Il s’arrêtait, en effet, en 15, avant ou après le verset 47, sans allusion à la
Résurrection :
« Le soir étant venu, comme c’était la veille du
sabbat, arriva Joseph d’Arimathie, conseiller de distinction qui lui-même
attendait le royaume de Dieu [la fin du monde et le retour du prophète].Il osa
se rendre vers Pilate pour demander le corps de Jésus. Pilate s’étonna qu’il
fût mort si tôt [grâce à la boisson d’extrait d’amandes amères qui lui fut
donnée], fit venir le centenier, et lui demanda s’il était mort depuis
longtemps. S’en étant assuré par le centenier, il donna le corps à Joseph. Et
Joseph, ayant acheté un linceul, descendit Jésus de la croix, l’enveloppa du
linceul, et le déposa dans un tombeau taillé dans le roc. Puis il roula [seul]
une pierre à l’entrée du sépulcre. [Marie
de Magdala et Marie, mère de Jésus, regardaient où on le mettait.] »
Telle est la fin du texte authentique.
Parmi les premiers chrétiens, citons –en deux, et
d’abord l’eunuque anonyme qui était le
trésorier d’une candace (reine) de Nubie (Soudan). Pline, VI, p. 35, rapporte
qu'une femme appelée « candace » et régnant dans l'île de Méroé de la
terre des Éthiopiens envoya son officier auprès de saint Philippe en Samarie.

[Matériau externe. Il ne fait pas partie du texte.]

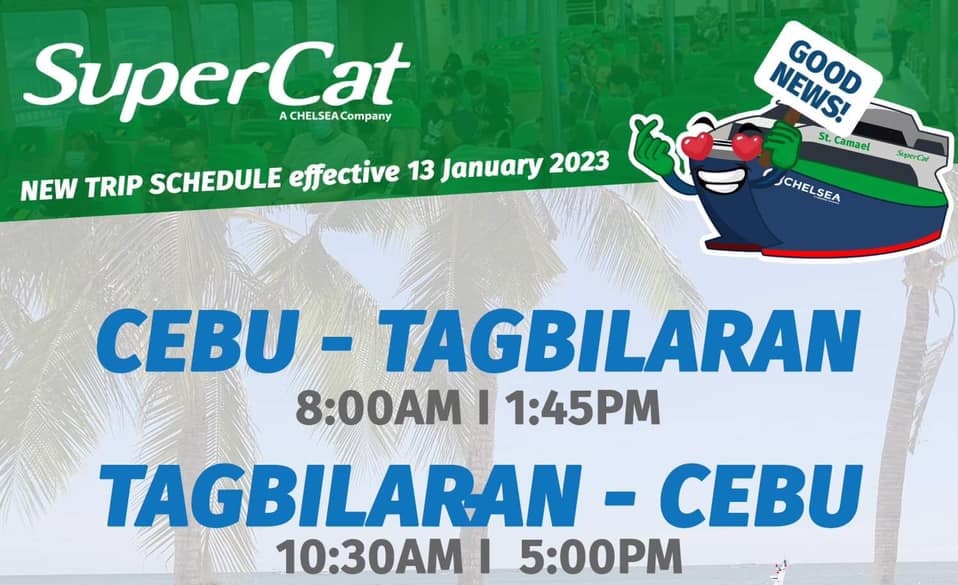 SuperCat
A CHELSEA Company

NEW TRIP SCHEDULE effective 13 January 2023

GOOD NEWS!

St. Camael
SuperCat
CHELSEA

CEBU - TAGBILARAN
8:00AM I 1:45PM

TAGBILARAN - CEBU
10:30AM I 5:00PM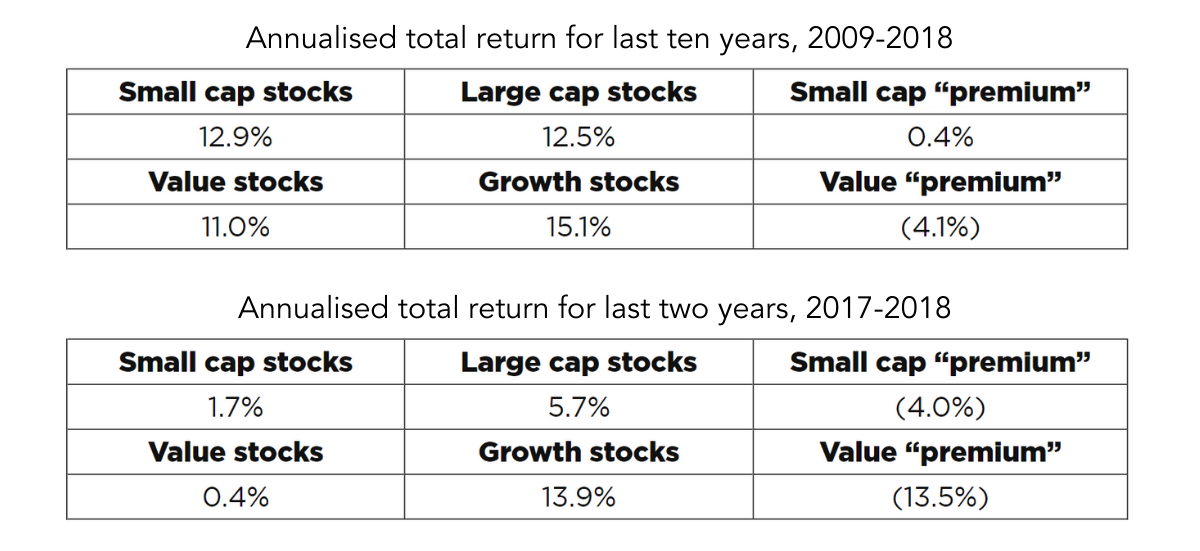 Annualised total return for last ten years, 2009-2018

| Small cap stocks | Large cap stocks | Small cap “premium” |
|---|---|---|
| 12.9% | 12.5% | 0.4% |
| **Value stocks** | **Growth stocks** | **Value “premium”** |
| 11.0% | 15.1% | (4.1%) |

Annualised total return for last two years, 2017-2018

| Small cap stocks | Large cap stocks | Small cap “premium” |
|---|---|---|
| 1.7% | 5.7% | (4.0%) |
| **Value stocks** | **Growth stocks** | **Value “premium”** |
| 0.4% | 13.9% | (13.5%) |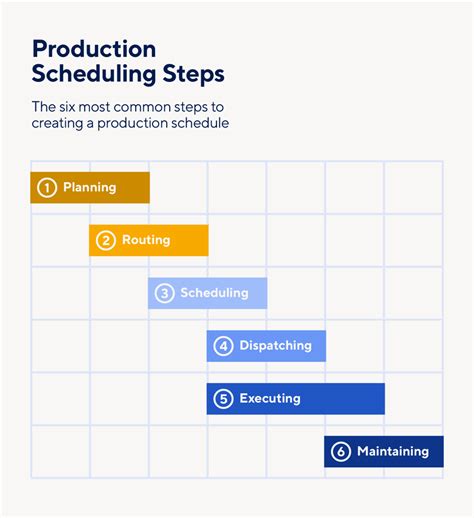 Production Scheduling Steps

The six most common steps to creating a production schedule

1 Planning

2 Routing

3 Scheduling

4 Dispatching

5 Executing

6 Maintaining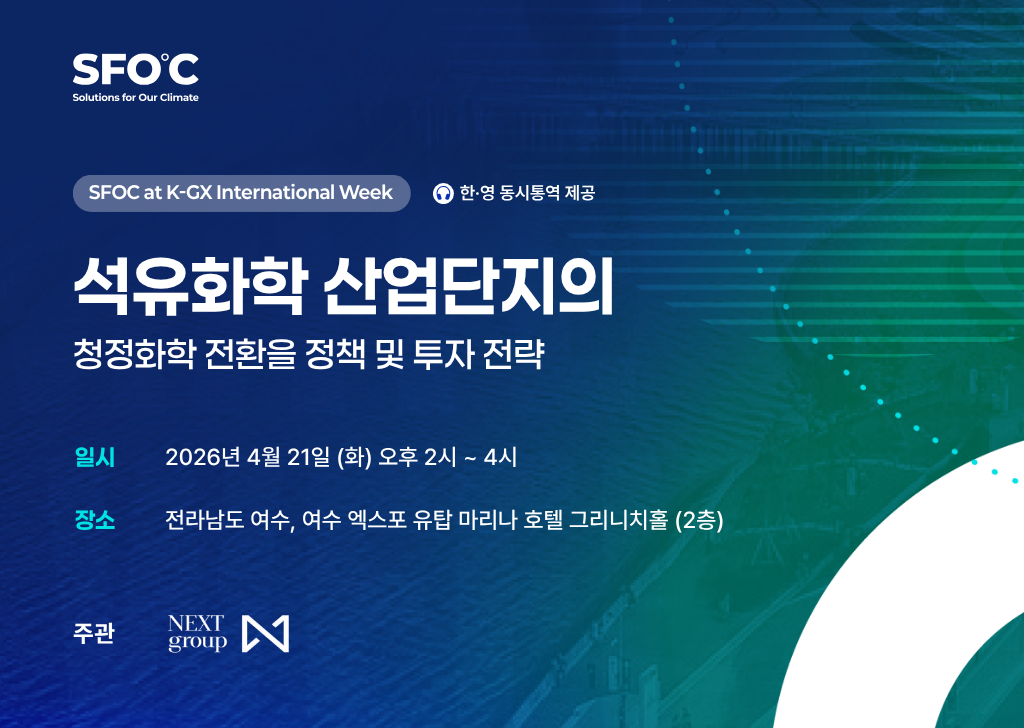 SFO°C
Solutions for Our Climate

SFOC at K-GX International Week

한·영 동시통역 제공

석유화학 산업단지의

청정화학 전환을 정책 및 투자 전략

일시 2026년 4월 21일 (화) 오후 2시 ~ 4시

장소 전라남도 여수, 여수 엑스포 유탑 마리나 호텔 그리니치홀 (2층)

주관 NEXT group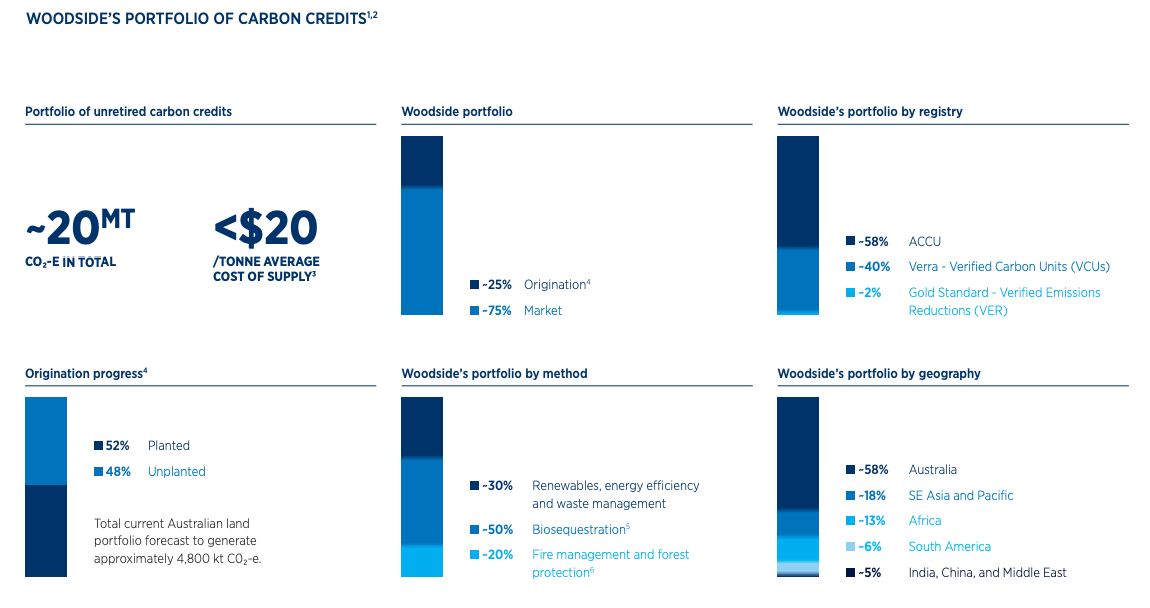 WOODSIDE'S PORTFOLIO OF CARBON CREDITS$^{1,2}$

Portfolio of unretired carbon credits

~20$^{MT}$
$CO_2$-E IN TOTAL

<$20
/TONNE AVERAGE COST OF SUPPLY$^3$

Woodside portfolio

~25% Origination$^4$
~75% Market

Woodside's portfolio by registry

~58% ACCU
~40% Verra - Verified Carbon Units (VCUs)
~2% Gold Standard - Verified Emissions Reductions (VER)

Origination progress$^4$

52% Planted
48% Unplanted

Total current Australian land portfolio forecast to generate approximately 4,800 kt $CO_2$-e.

Woodside's portfolio by method

~30% Renewables, energy efficiency and waste management
~50% Biosequestration$^5$
~20% Fire management and forest protection$^6$

Woodside's portfolio by geography

~58% Australia
~18% SE Asia and Pacific
~13% Africa
~6% South America
~5% India, China, and Middle East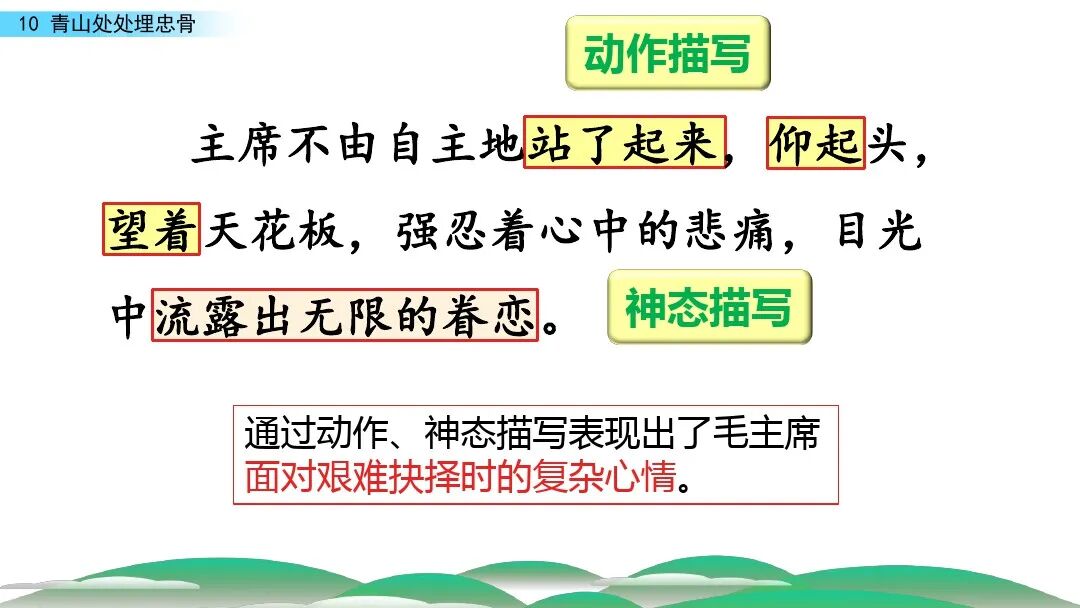 10 青山处处埋忠骨

动作描写

主席不由自主地站了起来，仰起头，望着天花板，强忍着心中的悲痛，目光中流露出无限的眷恋。

神态描写

通过动作、神态描写表现出了毛主席面对艰难抉择时的复杂心情。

Il revint en Éthiopie avec le témoignage
de la connaissance du Dieu de l’univers. Cet eunuque s’appelait vraisemblablement quelque chose
comme Philippe, servant de la déesse Parthénoupis , ou Atargatis , pour laquelle il
s’était castré. Il fut baptisé, -comme par hasard, -par un diacre du
nom de Philippe, qui pourrait n’être qu’un dédoublement. Il s’agit du
fondateur des Judéo- Chrétiens d’Ethiopie, que
Israël s’est occupé de rapatrier.
Citons le
deuxième : le grec Pérégrinos,
cher à Nerval et à Henry de Montherlant et dont nous parlent Aulu Gelle et
Lucien, qui fut adepte des ébionites, mais exclu par eux pour avoir mangé de la
viande durant le carême. Il se suicida
en public à Olympie sur un bûcher.
Il partageait le point de vue de Judas exprimé dans l’évangile apocryphe selon
Judas, manuscrit copte trouvé en 1970. Selon ce dernier, « le corps est la
partie matérielle qui habille l’esprit et l’âme intérieure. Lorsque l’esprit
quitte le corps, le corps meurt et cesse d’exister. Pour ceux qui appartiennent
uniquement au royaume humain, c’est aussi bien l’âme qui meurt. Pour qui n’a
pas en lui une étincelle divine, la vie ne se poursuivra pas. Ainsi que le dit
Jésus…, il est impossible de semer du grain sur un rocher et d’en récolter le
fruit. »… … Mais pour ceux qui appartiennent au royaume d’en haut [comme Jésus, Judas, Jacques le frère de Jésus le Messie,
comme dit Flavius Josephe , chef de la
communauté de croyants de Jérusalem et rebelle contre la classe sacerdotale des
prêtres, mort en 70, Peregrinos ,Jean le Baptiste, le diacre Philippe et
l’eunuque de la candace de Méroè], l’âme continue de vivre après la mort et
elle est élevée jusqu’à sa demeure céleste. » (Bart D. Ehrtman, « le
christianisme mis sens dessus dessous : l’Evangile de Judas, une autre
vision » dans L’Evangile de Judas, p.134.